L’ARTE VISIVA DI ANTON CORBIJN

 

Claudio Capanna

 

 

L’Abruzzo è terra arcana, fatta di montagne, boschi ed eremi. Il regno di un silenzio operoso, spezzato purtroppo da un’indesiderata ribalta internazionale, arrivata dalla metà del 2009, dopo la tragedia del terremoto dell’Aquila e dopo la sciagurata decisione berlusconiana di tenervi il G8, facendo della città un personale palcoscenico elettorale. Questa regione è stata anche scelta come teatro dell’ultimo action movie hollywoodiano targato George Clooney, attore atipico ma inserito a pieno nello star system del dollaro. Il Belpaese e la regione martoriata con l’affascinante divo (che fa parlare di sé anche per odierne love story in casa Italia) sono una combinazione comunicativa ed economica perfetta. Una sola cosa stona a questo punto, il regista chiamato a dirigere il film.

Anton Corbijn licenzia con The American il suo secondo lungometraggio, dopo una vita spesa a reinventare la fotografia “rock” e a realizzare alcuni tra i videoclip più innovativi e sperimentali degli ultimi decenni. Corbijn è un artista visionario, non solo un cineasta; un uomo legato all’immagine commerciale dei divi che fotografa o filma, ma mai intrappolato nella logica perversa del denaro.

 

The American incarna coscientemente l’equivoco sul quale fonda le sue origini. Il film è il nuovo giocattolo americano per il grande pubblico che vuole vedere la forma invidiabile del non più giovane Clooney, ma è anche un’opera atipica, lenta e “aliena”, costruita sapientemente sulla poetica dell’autore europeo. Le immagini altere della natura abruzzese si alternano a sequenze piuttosto banali e stereotipate di giovani e vecchi italiani, burberi e silenti (pronti però a entusiasmarsi per Sergio Leone). C’è una puttana dal cuore d’oro e gli inseguimenti avvengono in vespa (come una nuova e spericolata versione di Vacanze romane di Wyler). C’è anche la presenza di un prete (ottimamente interpretato da Paolo Bonacelli), che è venuto meno ai dogmi della sua religione, ma che custodisce un’anima in pace con se stessa. Un uomo arguto, che ben intravede la torbida natura del protagonista, ma che alla fine rimane estraneo ai suoi giochi di morte, impotente come la Madonna portata in processione nel villaggio, e assiste impassibile all’ultima sparatoria.

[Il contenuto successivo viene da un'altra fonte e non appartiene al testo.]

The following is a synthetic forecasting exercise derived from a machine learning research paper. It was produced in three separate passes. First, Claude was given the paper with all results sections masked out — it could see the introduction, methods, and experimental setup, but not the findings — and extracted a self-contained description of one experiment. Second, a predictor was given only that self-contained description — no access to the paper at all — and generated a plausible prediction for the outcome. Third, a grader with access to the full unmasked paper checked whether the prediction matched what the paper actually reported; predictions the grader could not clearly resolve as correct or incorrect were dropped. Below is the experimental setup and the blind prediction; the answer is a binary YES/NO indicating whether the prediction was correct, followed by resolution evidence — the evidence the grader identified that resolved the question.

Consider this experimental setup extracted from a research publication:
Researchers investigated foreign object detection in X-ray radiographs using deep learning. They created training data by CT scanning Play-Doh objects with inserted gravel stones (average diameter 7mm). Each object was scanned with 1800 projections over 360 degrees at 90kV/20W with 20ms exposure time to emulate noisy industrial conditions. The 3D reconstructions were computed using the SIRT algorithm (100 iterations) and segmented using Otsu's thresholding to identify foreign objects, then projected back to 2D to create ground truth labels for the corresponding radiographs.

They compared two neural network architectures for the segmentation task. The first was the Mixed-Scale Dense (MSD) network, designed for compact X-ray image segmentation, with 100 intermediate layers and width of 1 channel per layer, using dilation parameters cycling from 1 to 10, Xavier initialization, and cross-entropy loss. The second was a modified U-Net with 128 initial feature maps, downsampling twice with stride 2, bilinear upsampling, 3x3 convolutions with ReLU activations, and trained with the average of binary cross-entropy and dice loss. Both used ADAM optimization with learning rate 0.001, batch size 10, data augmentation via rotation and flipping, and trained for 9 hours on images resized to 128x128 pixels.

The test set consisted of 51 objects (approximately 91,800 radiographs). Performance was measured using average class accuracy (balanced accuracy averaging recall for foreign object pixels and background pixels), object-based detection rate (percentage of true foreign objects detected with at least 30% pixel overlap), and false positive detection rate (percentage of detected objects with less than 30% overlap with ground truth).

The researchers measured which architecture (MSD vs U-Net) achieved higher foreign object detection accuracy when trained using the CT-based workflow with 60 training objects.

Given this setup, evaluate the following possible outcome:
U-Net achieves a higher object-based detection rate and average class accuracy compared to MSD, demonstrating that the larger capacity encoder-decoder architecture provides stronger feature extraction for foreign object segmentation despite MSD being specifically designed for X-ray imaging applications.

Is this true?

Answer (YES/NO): NO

The American non riesce completamente a bissare i fasti artistici del precedente lungometraggio di Corbijn, Control, basato sulla vita della rockstar Ian Curtis dei Joy Division, ma rimane pur sempre un film magnifico e incompleto, nel suo viaggiare perpetuo al confine tra la poesia e il commercio.

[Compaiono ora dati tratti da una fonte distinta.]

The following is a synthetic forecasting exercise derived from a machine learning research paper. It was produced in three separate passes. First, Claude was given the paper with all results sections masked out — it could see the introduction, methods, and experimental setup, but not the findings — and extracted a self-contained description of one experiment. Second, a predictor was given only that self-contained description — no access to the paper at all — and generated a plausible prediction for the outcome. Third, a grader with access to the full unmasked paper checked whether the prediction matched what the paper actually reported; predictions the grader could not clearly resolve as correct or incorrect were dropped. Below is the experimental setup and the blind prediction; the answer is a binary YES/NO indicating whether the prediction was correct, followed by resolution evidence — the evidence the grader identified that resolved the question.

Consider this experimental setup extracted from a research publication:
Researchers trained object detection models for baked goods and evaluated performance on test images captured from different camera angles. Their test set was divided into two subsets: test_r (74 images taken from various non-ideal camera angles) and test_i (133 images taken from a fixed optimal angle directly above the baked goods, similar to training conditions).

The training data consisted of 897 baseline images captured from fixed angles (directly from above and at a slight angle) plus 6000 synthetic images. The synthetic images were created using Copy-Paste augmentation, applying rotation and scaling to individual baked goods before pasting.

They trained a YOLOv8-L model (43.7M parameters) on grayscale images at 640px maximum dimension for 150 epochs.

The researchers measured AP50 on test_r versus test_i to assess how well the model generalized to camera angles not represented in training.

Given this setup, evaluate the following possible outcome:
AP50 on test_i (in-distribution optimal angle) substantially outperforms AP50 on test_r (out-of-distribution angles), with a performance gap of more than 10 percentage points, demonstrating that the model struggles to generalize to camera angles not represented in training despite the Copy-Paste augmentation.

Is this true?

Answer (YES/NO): NO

Sembra che Clooney abbia insistito molto con la produzione americana per ambientare l’opera in Abruzzo e portare nuova linfa economica alla sventurata regione del terremoto. La scelta del luogo non può però esaurirsi semplicemente a capriccio umanitario di una star americana: le provincie dell’Aquila, di Sulmona e Avezzano sono intrise di religiosità, nel senso più ampio del termine, e questo ci può ricondurre agilmente alla poetica del cineasta.